东京热

东京热 Official Website

Kembangkan Bionanomaterial Bunga Telang dan Buah Jamblang untuk Antikanker, Mahasiswa UNAIR Lolos Pendanaan PKM RE 2026

Dari kiri ke kanan Nia Eka Safitri, Desika Dwi Ayu Rohmawati, Juelo Merdiansyah, Lilik Nur Khumaidah, dan Devika Muliana sebagai tim PKM RE Claritea (Sumber: Dokumentasi Pribadi Tim).
Dari kiri ke kanan Nia Eka Safitri, Desika Dwi Ayu Rohmawati, Juelo Merdiansyah, Lilik Nur Khumaidah, dan Devika Muliana sebagai tim PKM RE Claritea (Sumber: Dokumentasi Pribadi Tim).

UNAIR NEWS 鈥 Kanker payudara masih menjadi salah satu penyebab kematian tertinggi pada perempuan, baik di Indonesia maupun dunia.

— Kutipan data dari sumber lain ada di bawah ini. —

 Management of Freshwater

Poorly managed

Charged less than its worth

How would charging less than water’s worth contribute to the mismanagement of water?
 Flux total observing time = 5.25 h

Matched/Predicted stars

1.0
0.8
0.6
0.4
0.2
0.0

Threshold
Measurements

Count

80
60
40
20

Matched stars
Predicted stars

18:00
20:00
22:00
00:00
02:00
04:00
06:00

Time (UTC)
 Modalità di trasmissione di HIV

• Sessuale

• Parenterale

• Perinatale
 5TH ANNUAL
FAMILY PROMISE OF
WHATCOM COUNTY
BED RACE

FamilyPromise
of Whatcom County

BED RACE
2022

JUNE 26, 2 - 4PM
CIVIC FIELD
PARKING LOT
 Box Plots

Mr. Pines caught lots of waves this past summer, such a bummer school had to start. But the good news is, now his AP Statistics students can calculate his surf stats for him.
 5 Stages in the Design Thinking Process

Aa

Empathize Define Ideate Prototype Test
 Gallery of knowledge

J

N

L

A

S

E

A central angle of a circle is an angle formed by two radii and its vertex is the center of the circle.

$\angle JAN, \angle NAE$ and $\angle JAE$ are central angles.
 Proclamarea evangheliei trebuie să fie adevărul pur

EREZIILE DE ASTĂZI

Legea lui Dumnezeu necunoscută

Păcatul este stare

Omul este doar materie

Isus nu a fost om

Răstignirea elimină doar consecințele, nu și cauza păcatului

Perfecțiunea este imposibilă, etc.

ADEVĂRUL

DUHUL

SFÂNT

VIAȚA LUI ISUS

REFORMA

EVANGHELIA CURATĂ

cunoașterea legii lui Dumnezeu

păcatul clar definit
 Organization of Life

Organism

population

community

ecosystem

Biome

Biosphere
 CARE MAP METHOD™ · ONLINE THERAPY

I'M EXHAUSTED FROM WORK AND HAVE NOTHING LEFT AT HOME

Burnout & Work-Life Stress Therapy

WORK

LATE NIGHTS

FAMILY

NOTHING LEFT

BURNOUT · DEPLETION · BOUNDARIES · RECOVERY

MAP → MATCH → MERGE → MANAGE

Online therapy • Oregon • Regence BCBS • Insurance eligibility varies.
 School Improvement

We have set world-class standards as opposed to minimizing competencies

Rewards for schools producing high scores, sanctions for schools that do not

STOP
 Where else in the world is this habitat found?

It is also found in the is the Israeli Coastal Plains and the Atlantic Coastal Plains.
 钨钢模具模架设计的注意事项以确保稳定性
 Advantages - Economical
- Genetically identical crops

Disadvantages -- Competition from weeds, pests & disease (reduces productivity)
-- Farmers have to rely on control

Pada 2020, tercatat sekitar 68.898 kasus kanker payudara di Indonesia dengan angka kematian mencapai 22.000 jiwa, dan jumlah tersebut kemungkinan akan terus meningkat setiap tahunnya. Menjawab tantangan tersebut, tim mahasiswa multidisiplin UNAIR yang diketuai Lilik Nur Khumaidah dari Fakultas Sains dan Teknologi (FST) bersama Desika Dwi Ayu Rohmawati dan Nia Eka Safitri dari Fakultas Kesehatan Masyarakat (FKM), Devika Muliana dari Fakultas Farmasi (FF), serta Juleo Merdiansyah dari FST, di bawah bimbingan Dr rer nat Ganden Supriyanto, MSc, mengembangkan inovasi agen antikanker berbasis bahan alam dan kekayaan hayati Indonesia sebagai upaya menghadirkan alternatif terapi yang lebih aman dan berkelanjutan.

Gagasan berjudul Inovasi Bionanomaterial Antikanker berbasis kombinasi antosianin dari Bunga Telang (Clitoria ternatea) dan buah Jamblang (Syzygium cumini) tersebut berusaha menghadirkan kandidat terapi antikanker. Tim yang seluruhnya berasal dari angkatan 2023 ini berhasil meraih pendanaan Program Kreativitas Mahasiswa Riset Eksakta (PKM-RE) tahun 2026. Capaian ini menjadi bukti bahwa kekayaan hayati lokal masih terbuka untuk dikembangkan dalam dunia kesehatan.

Atasi Kerentanan Antosianin Melalui Enkapsulasi

Lilik menjelaskan bahwa antosianin pada bunga telang memiliki potensi sebagai antikanker. Namun, potensi tersebut belum optimal karena antosianin mudah mengalami degradasi akibat suhu, cahaya, maupun perubahan pH. Kerentanan ini menjadi titik mula tim dalam merancang strategi perlindungan senyawa tersebut.

鈥淪ebagai analogi, antosianin itu seperti telur yang mudah pecah. Agar bisa dibawa dengan aman, telur tersebut dimasukkan dalam kotak pelindung. Pada penelitian kami, kitosan dan alginat berfungsi sebagai kotak pelindung tersebut,鈥 ujar Lilik.

Solusi yang hadir adalah enkapsulasi antosianin menggunakan matriks kitosan alginate dengan metode spray-day. Pemilihan kitosan dan alginat sebagai bahan pembungkus karena termasuk polimer alami yang bersifat biocompatible, tidak toksik, dan mampu membentuk lapisan pelindung dari degradasi akibat suhu, cahaya, dan perubahan pH. Dengan meningkatnya stabilitas tersebut, bioavailabilitas serta efektivitas sitotoksik antosianin dapat meningkat daripada ekstrak yang tidak melalui proses enkapsulasi.

Kolaborasi Lintas Sektor

Penelitian ini nantinya bertujuan untuk mampu menghasilkan kandidat antikanker berbasis bahan alam dengan karakteristik stabilitas baik, efektivitas tinggi, serta potensi untuk dikembangkan lebih lanjut. Ia turut mengusulkan pengembangan obat berbassis bahan alam untuk memanfaatkan teknologi enkapsulasi. Tidak hanya itu, Lilik menekankan pentingnya kolaborasi lintas sektor untuk hasil riset yang lebih berdampak.

Tim mengajak seluruh civitas akademika UNAIR untuk turut mendukung penelitian serta mengikuti akun Instagram dan Tiktok @pkmre.claritea. Tim berharap dukungan tersebut dapat memacu semangat kolaborasi lintas disiplin serta budaya riset. Selain itu, tim juga berharap penelitian ini mendorong mahasiswa UNAIR berani mengikuti PKM dan mengembangkan penelitian berbasis potensi lokal.